The second is education. All children must be encouraged and supported to pursue education to at least secondary school level. If they have to go to college, then efforts must be put to facilitate all the children to at least acquire post-secondary level education. This will enable them to understand the perspective of issues when they come up even if they do not agree with them. If some children drop out of school, they will always feel inadequate to contribute to any matter involving the family. This goes into breeding discontent.

Then there is conflict resolution. Conflict is inevitable where there are people. Opinions and approaches will always differ but if children are trained from an early age to be there for each other, then resolving conflict becomes their second nature. Differences will still exist, but trust would have been built from an early age, which prevents the conflict from degenerating into grudges or escalating into the public sphere.

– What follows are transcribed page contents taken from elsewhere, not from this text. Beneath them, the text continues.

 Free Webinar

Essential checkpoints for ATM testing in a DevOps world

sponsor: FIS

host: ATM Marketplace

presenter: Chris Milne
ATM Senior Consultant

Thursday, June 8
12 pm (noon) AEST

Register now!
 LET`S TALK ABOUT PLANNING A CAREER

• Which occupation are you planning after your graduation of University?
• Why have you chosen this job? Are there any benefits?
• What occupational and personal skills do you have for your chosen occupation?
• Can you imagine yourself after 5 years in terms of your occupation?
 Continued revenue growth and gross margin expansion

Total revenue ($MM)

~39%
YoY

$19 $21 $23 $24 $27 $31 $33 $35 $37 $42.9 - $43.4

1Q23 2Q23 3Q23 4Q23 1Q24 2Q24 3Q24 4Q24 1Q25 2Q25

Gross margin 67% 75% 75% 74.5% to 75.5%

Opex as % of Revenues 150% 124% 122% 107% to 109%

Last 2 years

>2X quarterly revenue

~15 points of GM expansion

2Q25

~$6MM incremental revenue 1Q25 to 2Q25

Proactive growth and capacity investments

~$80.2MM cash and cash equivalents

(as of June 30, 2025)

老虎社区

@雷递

A culture of deliberation should be cultivated. The family can hold regular meetings where any outstanding issue is handled even if it will not be resolved conclusively. In these meetings, parents encourage children to share freely and every point is considered even if parents already have a decision in mind. It will also help to bring out the gifts and strengths of each member of the family, which can be harnessed for the benefit of the whole family.

This can be controversial but crucial. The unity of a family rests on the matriarch. She brings love and empathy into the family, which fosters the household’s well-being. The matriarch’s beliefs seep through the relationships between family members through her nurture. This does not absolve the father of responsibility as he looks at the family’s strategic interest and big picture.

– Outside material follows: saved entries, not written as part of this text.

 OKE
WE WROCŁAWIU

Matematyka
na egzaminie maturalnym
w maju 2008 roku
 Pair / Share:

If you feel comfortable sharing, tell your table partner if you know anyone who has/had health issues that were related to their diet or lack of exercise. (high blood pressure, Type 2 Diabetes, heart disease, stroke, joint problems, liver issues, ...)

Capacity Building is a buzzword in non-governmental organisations about communities but applies also to families. The parents must build the capacity of the children individually and collectively for their family’s specific needs and reality. The parents should endeavour to bequeath to the children that which they know they can handle.

We always talk of culture as a community but culture is built in the family. All the above are tenets of culture about a family. Do not expect adult siblings to live in a way they did not experience and live through as children. Nothing good just happens.